- **Task brief**:
In the data below, retype exactly the line that contains "order: Artiodactyla" and every line after it, through the last.

(Task inputs Opens)

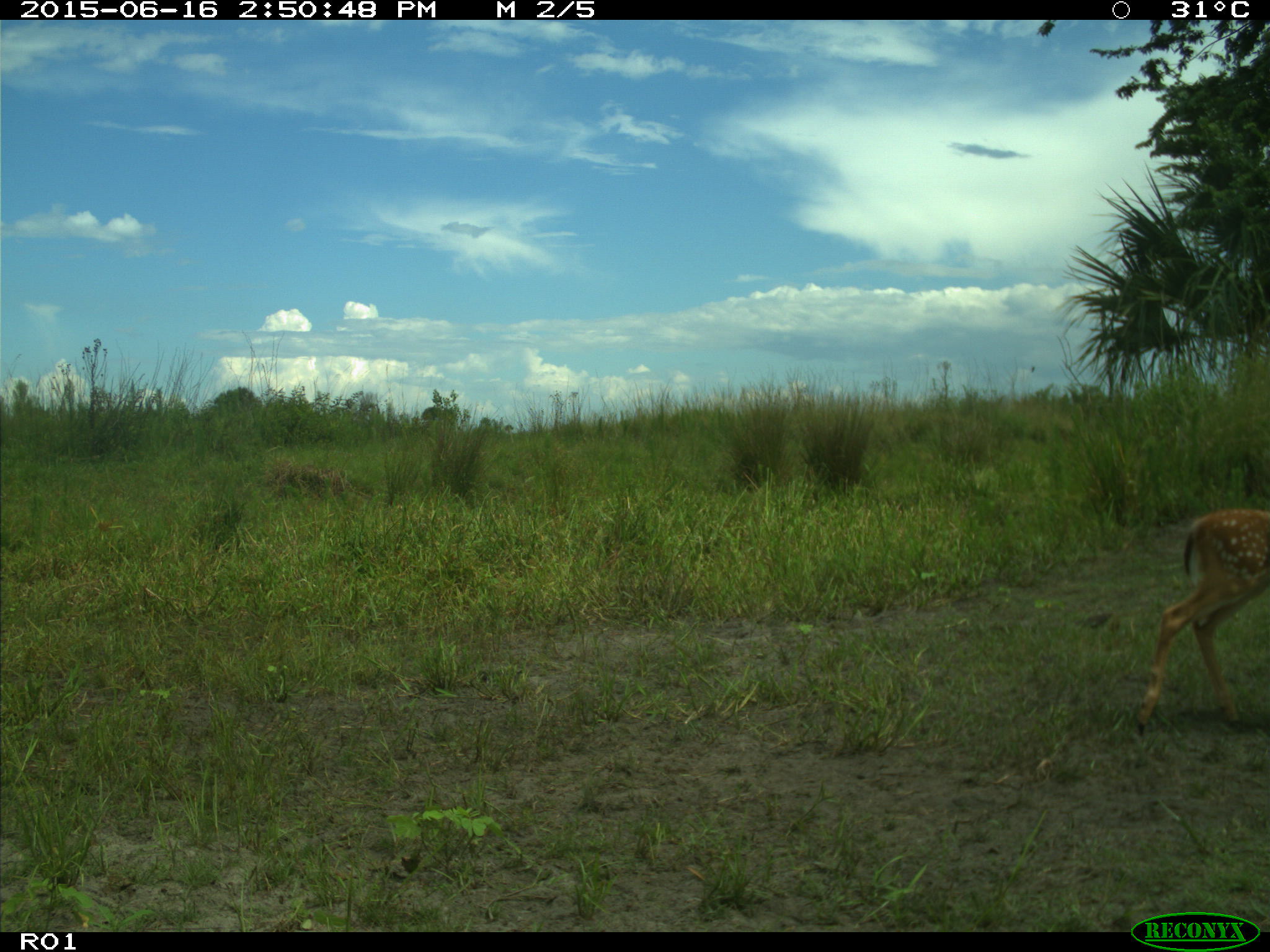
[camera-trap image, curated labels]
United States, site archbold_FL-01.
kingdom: Animalia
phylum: Chordata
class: Mammalia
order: Artiodactyla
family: Cervidae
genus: Odocoileus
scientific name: Odocoileus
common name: deer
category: unidentified deer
Unidentified deer (deer) (Odocoileus).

(Task inputs Closes)

- **Output below**:
order: Artiodactyla
family: Cervidae
genus: Odocoileus
scientific name: Odocoileus
common name: deer
category: unidentified deer
Unidentified deer (deer) (Odocoileus).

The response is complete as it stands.